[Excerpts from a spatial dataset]
---
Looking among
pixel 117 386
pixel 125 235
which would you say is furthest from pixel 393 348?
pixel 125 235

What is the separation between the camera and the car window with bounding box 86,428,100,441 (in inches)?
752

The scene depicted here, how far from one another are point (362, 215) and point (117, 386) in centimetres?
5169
---
= Work to do =
Put the stretch of data from the line containing "What is the" through the end of the data into a two-column CSV with the columns text and answer. Give each text and its answer as one row, with every value in a quoted field and line breaks replaced by spaces.

= Result =
text,answer
"What is the separation between the camera and the car window with bounding box 86,428,100,441 (in inches)?","752"
"The scene depicted here, how far from one another are point (362, 215) and point (117, 386) in centimetres?","5169"